The decision, expected soon, will ripple across the high-tech sector, further shaking up supply chains already rattled by trade tensions between the U.S. and China.

As of July 4, Japanese companies need case-by-case approvals to export to South Korea three materials used to make semiconductors and displays used in smartphones and other high-tech devices.

With the loss of South Korea’s so-called “white country” status, that requirement will apply to dozens more products on a list of items that potentially could be converted to weapons, according to a Japanese trade ministry document. That’s in addition to more than 200 other items requiring individual inspection for exports to all countries.

Japan’s trade ministry says Seoul has undermined a “relationship of trust,” including export controls, with lax controls on re-exports to other countries. South Korea denies that, as meanwhile tensions have risen with some South Koreans calling for boycotts of Japanese products.

As a “public comment” period ended Wednesday, Japan’s trade minister Hiroshige Seko said Japan plans to go ahead and strip South Korea of its preferred status for export licensing. He said Seoul had failed to provide a convincing explanation to address Japan’s doubts that South Korean export controls are strict enough to prevent sensitive materials from potentially being misused.

Officials are studying opinions submitted to the government, but that’s largely a formality.

Chief Cabinet Secretary Yoshihide Suga has not confirmed reports the Cabinet will approve the plan as early as Aug. 2. If it does, the new rules would take effect on Aug. 23, forcing exporters to get licenses to sell a huge array of products ranging from alloys of aluminum to freeze dryers and vacuum pumps.

Approvals of such exports could take up to 90 days, slowing but not halting shipments. But ending South Korea’s “white country” status would also mean Japan could limit exports of any product on national security grounds.

The tighter approvals on the three items newly subject to licensing controls — fluorinated polyimides, photo resists and hydrogen fluoride — have had a limited impact, analysts say, because South Korean companies had at least 3-month stockpiles of the computer chips and displays that would be affected.

But the tightening controls are adding to uncertainty for technology manufacturers: According to IHS Markit, in 2018 Korean firms SK Hynix and Samsung Electronics supplied 61% of memory components used in various electronics, relying heavily on Japanese suppliers.

“If restrictions remain, Korean chipmakers’ production lines and therefore global semiconductor supply chains are likely to be disrupted. Korean chipmakers are major actors in global semiconductor supply chains,” Fitch Ratings said in a recent report.

“The restrictions threaten not only Korean companies but also companies from many other markets that take part in the global technology ecosystem,” it said.

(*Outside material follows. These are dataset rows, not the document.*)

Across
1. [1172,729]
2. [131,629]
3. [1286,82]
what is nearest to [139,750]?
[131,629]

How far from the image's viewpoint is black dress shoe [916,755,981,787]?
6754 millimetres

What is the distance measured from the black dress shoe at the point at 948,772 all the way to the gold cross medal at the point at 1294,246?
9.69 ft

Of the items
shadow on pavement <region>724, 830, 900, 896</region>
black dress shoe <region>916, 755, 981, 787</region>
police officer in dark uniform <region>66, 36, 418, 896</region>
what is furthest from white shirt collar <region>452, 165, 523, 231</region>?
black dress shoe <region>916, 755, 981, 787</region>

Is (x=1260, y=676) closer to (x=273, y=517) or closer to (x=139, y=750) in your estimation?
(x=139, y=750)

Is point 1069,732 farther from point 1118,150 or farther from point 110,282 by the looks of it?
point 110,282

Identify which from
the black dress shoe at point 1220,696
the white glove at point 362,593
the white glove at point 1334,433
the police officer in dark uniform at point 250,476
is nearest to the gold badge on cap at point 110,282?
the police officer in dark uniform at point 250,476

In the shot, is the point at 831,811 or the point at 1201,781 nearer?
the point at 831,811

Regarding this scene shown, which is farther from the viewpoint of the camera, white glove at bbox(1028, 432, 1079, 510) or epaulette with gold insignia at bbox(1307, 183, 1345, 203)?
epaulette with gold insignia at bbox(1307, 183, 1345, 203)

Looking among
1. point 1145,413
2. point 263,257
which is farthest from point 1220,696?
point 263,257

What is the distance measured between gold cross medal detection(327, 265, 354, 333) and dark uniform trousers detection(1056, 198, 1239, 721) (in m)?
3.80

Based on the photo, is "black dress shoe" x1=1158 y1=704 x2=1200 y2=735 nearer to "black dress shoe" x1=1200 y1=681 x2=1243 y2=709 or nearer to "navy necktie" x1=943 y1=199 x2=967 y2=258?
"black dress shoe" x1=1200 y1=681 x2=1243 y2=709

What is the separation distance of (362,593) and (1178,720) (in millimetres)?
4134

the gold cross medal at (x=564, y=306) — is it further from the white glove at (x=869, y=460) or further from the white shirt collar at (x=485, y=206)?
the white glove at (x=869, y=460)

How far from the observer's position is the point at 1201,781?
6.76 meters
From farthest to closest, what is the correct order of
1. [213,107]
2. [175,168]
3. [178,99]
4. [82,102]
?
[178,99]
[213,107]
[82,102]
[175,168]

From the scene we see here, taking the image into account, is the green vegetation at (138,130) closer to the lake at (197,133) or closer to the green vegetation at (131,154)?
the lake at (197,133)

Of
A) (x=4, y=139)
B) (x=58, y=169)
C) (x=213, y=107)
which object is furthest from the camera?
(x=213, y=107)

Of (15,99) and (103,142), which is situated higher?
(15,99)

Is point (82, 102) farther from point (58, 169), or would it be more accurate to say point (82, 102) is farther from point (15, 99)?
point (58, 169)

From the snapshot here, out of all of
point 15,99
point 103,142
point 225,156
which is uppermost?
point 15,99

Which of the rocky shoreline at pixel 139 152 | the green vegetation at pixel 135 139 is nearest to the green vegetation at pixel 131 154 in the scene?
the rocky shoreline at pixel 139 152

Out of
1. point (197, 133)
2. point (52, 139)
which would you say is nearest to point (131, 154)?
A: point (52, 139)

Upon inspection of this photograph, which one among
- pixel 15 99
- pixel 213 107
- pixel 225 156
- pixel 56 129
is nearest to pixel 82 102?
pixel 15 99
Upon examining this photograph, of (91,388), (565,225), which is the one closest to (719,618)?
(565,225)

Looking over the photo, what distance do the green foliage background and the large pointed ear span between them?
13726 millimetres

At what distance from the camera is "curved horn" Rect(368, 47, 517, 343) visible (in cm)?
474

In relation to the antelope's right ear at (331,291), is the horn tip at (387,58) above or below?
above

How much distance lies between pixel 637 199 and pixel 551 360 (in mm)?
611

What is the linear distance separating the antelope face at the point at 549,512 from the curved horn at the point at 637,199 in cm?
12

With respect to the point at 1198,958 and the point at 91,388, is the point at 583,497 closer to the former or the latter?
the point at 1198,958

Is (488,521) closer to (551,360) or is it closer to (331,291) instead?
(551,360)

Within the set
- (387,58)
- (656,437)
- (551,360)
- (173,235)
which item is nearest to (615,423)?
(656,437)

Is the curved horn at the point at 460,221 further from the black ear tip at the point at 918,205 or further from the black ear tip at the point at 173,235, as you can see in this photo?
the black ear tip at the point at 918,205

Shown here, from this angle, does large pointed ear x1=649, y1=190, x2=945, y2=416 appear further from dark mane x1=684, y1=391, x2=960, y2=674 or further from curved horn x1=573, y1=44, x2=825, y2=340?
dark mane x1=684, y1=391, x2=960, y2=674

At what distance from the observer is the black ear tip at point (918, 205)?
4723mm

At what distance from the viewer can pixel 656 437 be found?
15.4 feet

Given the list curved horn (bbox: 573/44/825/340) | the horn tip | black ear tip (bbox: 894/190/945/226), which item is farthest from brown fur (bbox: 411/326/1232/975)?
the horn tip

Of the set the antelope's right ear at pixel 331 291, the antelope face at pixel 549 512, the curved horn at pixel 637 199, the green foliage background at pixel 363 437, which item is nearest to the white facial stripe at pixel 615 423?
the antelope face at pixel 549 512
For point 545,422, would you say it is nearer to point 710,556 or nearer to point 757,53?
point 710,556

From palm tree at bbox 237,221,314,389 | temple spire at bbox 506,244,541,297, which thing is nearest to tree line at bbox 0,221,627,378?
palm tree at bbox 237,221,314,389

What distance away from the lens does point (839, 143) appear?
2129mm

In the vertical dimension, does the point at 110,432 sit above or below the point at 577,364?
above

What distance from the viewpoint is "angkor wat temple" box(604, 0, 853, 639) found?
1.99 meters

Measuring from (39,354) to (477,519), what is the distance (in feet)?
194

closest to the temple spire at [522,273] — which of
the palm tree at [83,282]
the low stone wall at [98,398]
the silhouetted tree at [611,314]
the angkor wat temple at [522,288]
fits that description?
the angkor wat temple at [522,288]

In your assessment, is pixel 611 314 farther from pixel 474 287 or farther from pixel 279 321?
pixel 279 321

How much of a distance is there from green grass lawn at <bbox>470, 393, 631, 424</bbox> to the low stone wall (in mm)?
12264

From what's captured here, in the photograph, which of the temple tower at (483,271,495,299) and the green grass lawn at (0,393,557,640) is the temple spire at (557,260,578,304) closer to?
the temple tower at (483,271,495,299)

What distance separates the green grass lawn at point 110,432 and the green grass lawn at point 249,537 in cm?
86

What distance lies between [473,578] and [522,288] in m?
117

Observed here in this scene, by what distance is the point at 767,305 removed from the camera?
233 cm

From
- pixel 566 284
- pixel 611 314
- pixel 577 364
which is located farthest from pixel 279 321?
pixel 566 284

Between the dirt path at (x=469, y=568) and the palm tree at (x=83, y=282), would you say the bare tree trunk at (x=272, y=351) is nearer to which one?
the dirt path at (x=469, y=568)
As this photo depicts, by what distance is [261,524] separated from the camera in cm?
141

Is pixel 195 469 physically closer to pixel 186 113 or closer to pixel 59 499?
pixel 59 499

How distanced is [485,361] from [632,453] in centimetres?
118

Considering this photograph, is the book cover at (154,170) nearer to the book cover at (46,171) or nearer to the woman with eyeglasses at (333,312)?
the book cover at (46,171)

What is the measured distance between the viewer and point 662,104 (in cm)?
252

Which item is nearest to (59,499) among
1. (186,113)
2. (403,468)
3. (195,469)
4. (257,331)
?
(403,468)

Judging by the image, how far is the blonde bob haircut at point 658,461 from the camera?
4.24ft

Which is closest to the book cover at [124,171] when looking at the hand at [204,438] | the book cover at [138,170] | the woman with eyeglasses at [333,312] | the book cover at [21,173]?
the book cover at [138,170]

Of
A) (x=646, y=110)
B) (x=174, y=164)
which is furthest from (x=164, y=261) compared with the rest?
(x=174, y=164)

Japanese companies are also already suffering from weaker demand.

Looking at the three sensitive materials already targeted, Japan supplies about 90% of the fluorinated polyimides, 90% of photoresists and 40% of hydrogen fluoride used by South Korean companies, Fitch said, citing the Korean International Trade Association.

For Tokyo Ohka Kogyo Co., a major Japanese semiconductor parts maker, the July 4 export measures have only affected a special type of EUV, or extreme ultraviolet wavelength, photoresists, so the impact has been limited, says company spokesman Takashi Ono.

But Ono said the tighter control on exports of hydrogen fluoride, an etching gas used in most semiconductor production process, is a bigger problem.

“Our concern is if that starts causing delays or halting our clients’ production lines,” he said. “But what can we do? There is nothing we can do.”

“It’s very unfortunate that the issue is mixed up with emotions,” Ono said. “We hope to keep our business stable, without being affected by the public sentiment between the two countries.”

Japan looks unlikely to reverse its plan to drop South Korea from its list.